I found something similar at Gallery Joe, another Old City space that came recommended and which opened the doors of its current exhibition early for me. Gallery Joe’s focus is works on paper, and Mia Rosenthal, now on view, offers the kind of paper-working I find extra enjoyable.3

Part draftsmanship, part note-taking, in “A Little Bit Every Day” Rosenthal reprocesses the furtive images of online landscapes back into items of craft. She draws “portraits” of people’s laptops and smart-phone screens. She layers pictogram over pictogram of the world’s evolving, spiraling species, including tiny handwritten labels, in extremely dense drawings such as Life on Earth (2013). She also makes composite sketches of online image searches. Her Google Portrait of Eadweard Muybridge (2013) here works best, as Muybridge’s famous stop-frame photography gets repeated over and over in search results, which Rosenthal freezes in pencil and ink.

Detail of Yeesookyung sculpture at Locks

No tour of Philadelphia’s gallery scene would be complete without a visit to Locks, founded in 1968, and by far the city’s largest (only?) blue-chip international gallery. The building itself is stunning—a historic, neoclassical facade overlooking Philly’s Washington Square Park, leading onto multiple floors of spare, loft-like space. Again, my timing here could have been better. An exhibition of paintings by Nancy Graves was just coming down, while all that was left of an installation by Rob Wynne were hundreds of nails in the wall. At the same time, the current Robert Rauschenberg exhibition, focusing on a worldwide tour he made in the 1980s called the “Rauschenberg Overseas Cultural Interchange,” was still in the shipping containers.

I did, however, get a glimpse of its other current show, by the Korean artist Yeesookyung.4 There’s undoubtedly a style of international art that takes some local craft, often an expensive one, and recasts it through a contemporary pop aesthetic. Yeesookyung’s sculptures made from shards of oriental pottery, held together with gold, would seem to fit in this category. But Yee’s sculptures, crafted from imperfect, cast-off fragments of contemporary Joseon Dynasty–style porcelain and Goryeo Dynasty–style celadon, transcend this obvious framework with hauntingly ephemeral, dynamic, bubbling forms. To borrow a phrase once reserved for Duchamp’s Nude Descending a Staircase (now another Philly resident), Yee’s sculptures resemble an explosion in a teacup factory.
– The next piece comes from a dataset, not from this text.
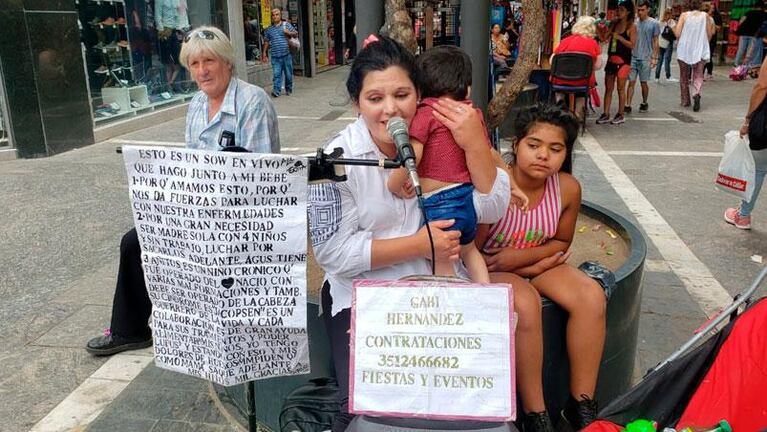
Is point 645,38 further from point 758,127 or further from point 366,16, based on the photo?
point 366,16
If I were to single out one factor that seemed to be missing from most of these Philadelphia exhibitions, it would be the pressure of the market that one feels in New York. Larry Becker and Heidi Nivling, after all, call themselves gallerists, not dealers: Their focus is on showing art, not selling from a back room. The dominant style of art in Philadelphia, Nivling says, is no style. With less of an imperative to follow the trends, Philadelphia’s artists and dealers have a greater freedom to show what they like. Taken together with its great museums and peerless orchestra, the arts of Philadelphia certainly reverse those old W. C. Fields jokes that have been made at the city’s expense. From here on out, second prize is a week in Philadelphia, and first prize is two.
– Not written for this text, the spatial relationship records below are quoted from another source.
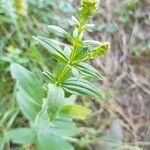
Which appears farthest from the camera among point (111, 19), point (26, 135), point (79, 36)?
point (111, 19)

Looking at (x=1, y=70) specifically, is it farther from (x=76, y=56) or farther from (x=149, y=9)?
(x=149, y=9)

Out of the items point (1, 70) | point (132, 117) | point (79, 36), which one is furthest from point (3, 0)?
point (79, 36)

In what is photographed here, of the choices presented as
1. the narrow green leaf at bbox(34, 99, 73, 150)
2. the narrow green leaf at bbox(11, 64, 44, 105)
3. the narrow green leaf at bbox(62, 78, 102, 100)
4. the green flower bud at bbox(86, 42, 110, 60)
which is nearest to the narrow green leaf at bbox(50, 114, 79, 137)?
the narrow green leaf at bbox(34, 99, 73, 150)

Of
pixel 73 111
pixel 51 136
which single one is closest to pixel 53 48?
pixel 73 111

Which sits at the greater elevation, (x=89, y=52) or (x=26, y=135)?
(x=89, y=52)

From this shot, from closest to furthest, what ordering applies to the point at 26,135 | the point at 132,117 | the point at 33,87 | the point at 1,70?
1. the point at 33,87
2. the point at 26,135
3. the point at 1,70
4. the point at 132,117

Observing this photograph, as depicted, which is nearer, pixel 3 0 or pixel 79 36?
pixel 79 36

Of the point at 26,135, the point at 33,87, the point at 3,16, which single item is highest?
the point at 3,16

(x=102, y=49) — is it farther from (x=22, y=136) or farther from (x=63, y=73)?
(x=22, y=136)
1 “Sarah Sze” opened at The Fabric Workshop and Museum, Philadelphia, on December 13, 2013, and remains on view through April 6, 2014.

2 “In Daylight: Small Paintings” opened at Larry Becker Contemporary Art, Philadelphia, on December 28, 2013 and remains on view through March 15, 2014.

3 “Mia Rosenthal: A Little Bit Every Day” opened at Gallery Joe, Philadelphia, on February 7 and remains on view through March 22, 2014.

4 “Yeesookyung: The Meaning of Time” opened at Locks Gallery, Philadelphia, on February 7 and remains on view through March 15, 2014.